“Oh, I didn’t mean that your picnic lunch would get wet,” said the sailor who had spoken of the danger of the boat upsetting. “I meant that the provisions this boat is stocked with might get soaked.”

“Is there other food in this boat than that which Mr. Brown has in the basket?” asked Mrs. Brown.

“Oh, yes’m,” said Will Gand. “You see Captain Ward always keeps his lifeboats stocked with things to eat. He says you never can tell when you’ll have to launch them in a hurry, and there might be no time in case of a wreck when you have to leave the ship in a rush to put things in the boats. So they’re kept stocked.”

“And there’s fresh water on board this boat, too.” The sailor pointed to a locker, or compartment, up in the bow and nodded toward another locker in the stern. “They are both well filled with things to eat,” he said. “It’s mostly canned stuff, though.”

“Oh, well, that would keep us alive if we had to stay here,” said Mr. Brown, with a laugh. “That’s a good idea of Captain Ward’s—to have the lifeboats stocked with food and water.”

“Yes,” agreed Sam Trend. “You never can tell when you’re going to be wrecked, and sometimes you have to take to the boats a thousand miles from land.
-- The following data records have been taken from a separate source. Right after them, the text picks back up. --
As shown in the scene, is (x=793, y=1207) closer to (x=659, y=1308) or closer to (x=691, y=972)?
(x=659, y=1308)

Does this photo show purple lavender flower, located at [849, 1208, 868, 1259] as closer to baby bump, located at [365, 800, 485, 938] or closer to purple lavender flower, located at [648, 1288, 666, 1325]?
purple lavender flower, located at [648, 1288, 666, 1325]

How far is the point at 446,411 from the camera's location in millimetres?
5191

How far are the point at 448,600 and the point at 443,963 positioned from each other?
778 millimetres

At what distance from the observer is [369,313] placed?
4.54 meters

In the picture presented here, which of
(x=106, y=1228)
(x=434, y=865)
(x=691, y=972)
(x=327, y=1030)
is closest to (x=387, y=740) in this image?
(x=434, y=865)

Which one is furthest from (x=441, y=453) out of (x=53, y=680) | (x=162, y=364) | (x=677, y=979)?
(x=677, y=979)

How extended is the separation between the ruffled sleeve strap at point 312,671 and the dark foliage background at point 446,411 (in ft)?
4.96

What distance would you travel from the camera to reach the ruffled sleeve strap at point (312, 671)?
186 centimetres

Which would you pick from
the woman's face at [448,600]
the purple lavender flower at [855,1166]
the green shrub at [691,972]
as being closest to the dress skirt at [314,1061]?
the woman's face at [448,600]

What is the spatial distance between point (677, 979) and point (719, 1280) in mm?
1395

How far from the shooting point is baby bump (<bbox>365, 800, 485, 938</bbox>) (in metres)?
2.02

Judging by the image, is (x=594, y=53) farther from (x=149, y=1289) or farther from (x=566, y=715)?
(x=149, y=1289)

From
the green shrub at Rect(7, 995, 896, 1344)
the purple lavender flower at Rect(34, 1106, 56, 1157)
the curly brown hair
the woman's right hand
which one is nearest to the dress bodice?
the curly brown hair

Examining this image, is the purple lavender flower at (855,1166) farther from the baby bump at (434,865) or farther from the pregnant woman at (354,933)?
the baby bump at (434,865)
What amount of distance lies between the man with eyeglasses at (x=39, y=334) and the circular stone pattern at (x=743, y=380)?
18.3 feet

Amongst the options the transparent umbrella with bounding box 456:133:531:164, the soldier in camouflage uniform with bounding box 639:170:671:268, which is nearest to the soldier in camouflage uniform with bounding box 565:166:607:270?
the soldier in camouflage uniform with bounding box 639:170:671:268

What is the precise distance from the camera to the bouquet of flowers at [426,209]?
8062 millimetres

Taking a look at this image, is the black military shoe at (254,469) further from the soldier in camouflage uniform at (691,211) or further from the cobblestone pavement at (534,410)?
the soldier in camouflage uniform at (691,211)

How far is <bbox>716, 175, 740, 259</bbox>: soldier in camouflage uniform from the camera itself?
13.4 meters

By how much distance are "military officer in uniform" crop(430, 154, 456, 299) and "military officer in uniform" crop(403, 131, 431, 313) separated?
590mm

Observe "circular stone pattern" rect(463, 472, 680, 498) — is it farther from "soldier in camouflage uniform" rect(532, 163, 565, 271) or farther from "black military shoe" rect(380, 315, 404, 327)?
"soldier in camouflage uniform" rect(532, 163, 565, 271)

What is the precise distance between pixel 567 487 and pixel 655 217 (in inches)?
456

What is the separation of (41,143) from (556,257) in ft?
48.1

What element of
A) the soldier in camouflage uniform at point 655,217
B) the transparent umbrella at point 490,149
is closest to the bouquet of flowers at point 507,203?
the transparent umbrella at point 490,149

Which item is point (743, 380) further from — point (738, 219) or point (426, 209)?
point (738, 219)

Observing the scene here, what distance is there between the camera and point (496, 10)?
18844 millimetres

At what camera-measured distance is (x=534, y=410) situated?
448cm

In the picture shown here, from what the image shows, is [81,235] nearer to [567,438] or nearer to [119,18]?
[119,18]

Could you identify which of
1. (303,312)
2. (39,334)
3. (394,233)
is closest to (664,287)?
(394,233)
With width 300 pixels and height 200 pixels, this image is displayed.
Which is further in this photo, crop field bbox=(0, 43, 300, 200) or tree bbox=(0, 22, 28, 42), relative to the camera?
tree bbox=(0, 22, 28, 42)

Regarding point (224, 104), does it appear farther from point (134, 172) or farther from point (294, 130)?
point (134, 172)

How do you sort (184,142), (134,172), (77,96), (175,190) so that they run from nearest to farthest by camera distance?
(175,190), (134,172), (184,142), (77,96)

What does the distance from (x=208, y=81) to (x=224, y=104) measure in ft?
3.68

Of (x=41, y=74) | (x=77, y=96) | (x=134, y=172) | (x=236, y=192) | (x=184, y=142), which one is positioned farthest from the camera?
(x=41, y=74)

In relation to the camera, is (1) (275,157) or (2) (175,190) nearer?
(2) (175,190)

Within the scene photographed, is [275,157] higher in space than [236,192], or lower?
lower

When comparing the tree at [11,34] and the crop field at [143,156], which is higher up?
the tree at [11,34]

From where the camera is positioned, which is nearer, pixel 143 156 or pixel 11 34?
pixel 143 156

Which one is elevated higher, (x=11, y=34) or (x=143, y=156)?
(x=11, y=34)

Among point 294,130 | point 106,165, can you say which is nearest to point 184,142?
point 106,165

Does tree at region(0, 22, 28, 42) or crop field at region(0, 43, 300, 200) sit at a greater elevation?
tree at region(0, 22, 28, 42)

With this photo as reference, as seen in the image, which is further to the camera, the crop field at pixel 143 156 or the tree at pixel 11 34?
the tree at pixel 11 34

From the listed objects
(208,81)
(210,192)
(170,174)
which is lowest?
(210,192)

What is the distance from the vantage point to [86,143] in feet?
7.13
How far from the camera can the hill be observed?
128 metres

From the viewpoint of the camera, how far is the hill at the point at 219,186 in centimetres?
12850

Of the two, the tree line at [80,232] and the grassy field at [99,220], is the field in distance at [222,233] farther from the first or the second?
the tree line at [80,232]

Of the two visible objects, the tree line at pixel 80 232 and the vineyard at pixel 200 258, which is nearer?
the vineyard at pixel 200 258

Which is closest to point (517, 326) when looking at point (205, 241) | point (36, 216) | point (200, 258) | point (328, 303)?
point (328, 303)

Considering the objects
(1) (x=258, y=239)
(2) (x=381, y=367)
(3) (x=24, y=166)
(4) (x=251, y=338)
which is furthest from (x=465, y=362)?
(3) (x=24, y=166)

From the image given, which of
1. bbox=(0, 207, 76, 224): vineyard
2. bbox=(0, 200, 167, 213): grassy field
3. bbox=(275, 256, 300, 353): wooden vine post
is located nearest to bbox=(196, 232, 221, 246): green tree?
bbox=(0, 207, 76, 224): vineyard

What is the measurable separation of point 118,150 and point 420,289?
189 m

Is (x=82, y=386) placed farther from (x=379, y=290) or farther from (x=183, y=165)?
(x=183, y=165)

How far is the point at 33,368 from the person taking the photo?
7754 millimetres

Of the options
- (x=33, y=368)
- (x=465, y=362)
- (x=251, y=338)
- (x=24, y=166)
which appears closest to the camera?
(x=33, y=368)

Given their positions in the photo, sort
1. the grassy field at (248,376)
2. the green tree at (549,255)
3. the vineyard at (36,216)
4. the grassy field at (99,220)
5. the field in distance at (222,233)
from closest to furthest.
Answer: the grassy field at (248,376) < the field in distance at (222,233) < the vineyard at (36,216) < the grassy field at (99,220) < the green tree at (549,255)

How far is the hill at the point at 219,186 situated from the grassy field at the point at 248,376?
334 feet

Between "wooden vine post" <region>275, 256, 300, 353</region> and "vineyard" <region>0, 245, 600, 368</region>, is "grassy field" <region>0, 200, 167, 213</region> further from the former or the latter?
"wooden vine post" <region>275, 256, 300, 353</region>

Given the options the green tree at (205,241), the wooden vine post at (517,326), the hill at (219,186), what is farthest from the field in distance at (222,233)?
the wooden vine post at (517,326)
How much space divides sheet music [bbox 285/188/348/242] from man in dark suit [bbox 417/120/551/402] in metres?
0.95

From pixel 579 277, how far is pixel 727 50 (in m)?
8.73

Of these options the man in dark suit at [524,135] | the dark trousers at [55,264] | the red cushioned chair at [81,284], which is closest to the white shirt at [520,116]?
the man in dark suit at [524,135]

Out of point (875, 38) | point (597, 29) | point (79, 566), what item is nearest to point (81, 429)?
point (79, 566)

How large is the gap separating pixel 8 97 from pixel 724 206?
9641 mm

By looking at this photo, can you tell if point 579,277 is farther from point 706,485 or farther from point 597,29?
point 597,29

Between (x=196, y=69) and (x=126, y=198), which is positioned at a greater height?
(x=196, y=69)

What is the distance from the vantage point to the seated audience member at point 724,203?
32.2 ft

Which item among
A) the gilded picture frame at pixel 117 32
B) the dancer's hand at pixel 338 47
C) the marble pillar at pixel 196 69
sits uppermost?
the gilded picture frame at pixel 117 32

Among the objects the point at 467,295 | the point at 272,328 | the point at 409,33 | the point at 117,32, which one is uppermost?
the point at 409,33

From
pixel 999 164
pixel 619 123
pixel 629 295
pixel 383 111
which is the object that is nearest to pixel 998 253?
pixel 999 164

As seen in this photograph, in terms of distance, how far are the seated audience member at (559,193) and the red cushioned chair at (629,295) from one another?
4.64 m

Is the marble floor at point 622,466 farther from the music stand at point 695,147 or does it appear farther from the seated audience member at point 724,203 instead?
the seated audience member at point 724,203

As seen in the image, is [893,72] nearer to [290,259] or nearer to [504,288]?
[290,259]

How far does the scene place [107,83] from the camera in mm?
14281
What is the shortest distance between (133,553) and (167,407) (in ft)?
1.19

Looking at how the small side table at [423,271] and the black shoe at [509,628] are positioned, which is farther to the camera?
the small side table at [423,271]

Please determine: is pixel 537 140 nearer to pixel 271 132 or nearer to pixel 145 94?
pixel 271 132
In that case the shipwrecked ones could live for a week or more on what’s aboard.”

“But we aren’t shipwrecked, are we?” asked Bunny.

“No, little man, you aren’t,” answered Will Gand. “But if we had been going fast and had hit the sand-bar harder, we might be going to pieces now instead of having our ship safe and sound.”

“I don’t like to think of it,” said Mrs. Brown.

By this time the boat was nearer the island and it could be seen that Bunny’s guess was right—the trees that fringed the shore were cocoanut palms.